▶ **TASK REQUIREMENTS**: Please pick out every line of the records that contains the string "slab" and copy each one.

▶ **PROVIDED RECORDS**:
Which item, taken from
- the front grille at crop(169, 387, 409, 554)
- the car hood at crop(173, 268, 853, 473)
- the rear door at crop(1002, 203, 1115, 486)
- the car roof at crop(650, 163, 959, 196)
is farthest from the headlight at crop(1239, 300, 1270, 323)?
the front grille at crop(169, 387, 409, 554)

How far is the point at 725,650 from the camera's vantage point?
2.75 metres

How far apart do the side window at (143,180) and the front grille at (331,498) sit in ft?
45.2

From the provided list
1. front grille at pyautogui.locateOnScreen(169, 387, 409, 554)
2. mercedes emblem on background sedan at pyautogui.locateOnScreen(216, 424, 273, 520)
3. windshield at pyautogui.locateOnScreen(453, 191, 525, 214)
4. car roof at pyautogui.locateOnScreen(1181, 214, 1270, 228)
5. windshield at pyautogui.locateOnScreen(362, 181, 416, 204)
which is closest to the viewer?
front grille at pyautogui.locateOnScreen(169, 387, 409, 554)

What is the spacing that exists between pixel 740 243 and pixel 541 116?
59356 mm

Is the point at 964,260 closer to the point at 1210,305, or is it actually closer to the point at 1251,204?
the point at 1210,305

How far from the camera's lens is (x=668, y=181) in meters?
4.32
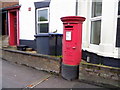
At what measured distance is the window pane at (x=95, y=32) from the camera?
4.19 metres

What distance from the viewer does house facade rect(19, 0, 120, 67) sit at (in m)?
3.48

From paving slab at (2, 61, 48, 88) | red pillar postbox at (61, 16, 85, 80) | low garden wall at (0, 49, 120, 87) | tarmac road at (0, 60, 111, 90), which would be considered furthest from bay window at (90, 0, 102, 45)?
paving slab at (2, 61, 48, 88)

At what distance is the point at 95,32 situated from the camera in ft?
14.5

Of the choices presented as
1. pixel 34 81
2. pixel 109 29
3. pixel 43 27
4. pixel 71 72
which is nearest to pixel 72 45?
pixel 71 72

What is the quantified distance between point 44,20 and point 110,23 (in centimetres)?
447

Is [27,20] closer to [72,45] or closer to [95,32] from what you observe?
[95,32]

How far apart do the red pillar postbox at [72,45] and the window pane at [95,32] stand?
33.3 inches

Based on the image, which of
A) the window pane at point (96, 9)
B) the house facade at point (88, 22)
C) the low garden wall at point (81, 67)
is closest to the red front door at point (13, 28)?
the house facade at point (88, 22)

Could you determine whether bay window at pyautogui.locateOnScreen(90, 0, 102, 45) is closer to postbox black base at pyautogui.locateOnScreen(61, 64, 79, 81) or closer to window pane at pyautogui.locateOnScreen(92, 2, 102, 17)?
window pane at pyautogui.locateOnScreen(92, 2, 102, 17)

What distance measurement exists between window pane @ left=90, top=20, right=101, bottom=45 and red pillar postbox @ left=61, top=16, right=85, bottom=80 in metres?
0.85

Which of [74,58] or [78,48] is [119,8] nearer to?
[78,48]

---

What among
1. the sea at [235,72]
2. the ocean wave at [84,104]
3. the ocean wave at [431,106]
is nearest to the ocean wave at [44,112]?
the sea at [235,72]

▶ **SOLUTION TO THE PROBLEM**:
From paving slab at (2, 61, 48, 88) | red pillar postbox at (61, 16, 85, 80) | low garden wall at (0, 49, 120, 87) | tarmac road at (0, 60, 111, 90), which would be considered furthest from bay window at (90, 0, 102, 45)?
paving slab at (2, 61, 48, 88)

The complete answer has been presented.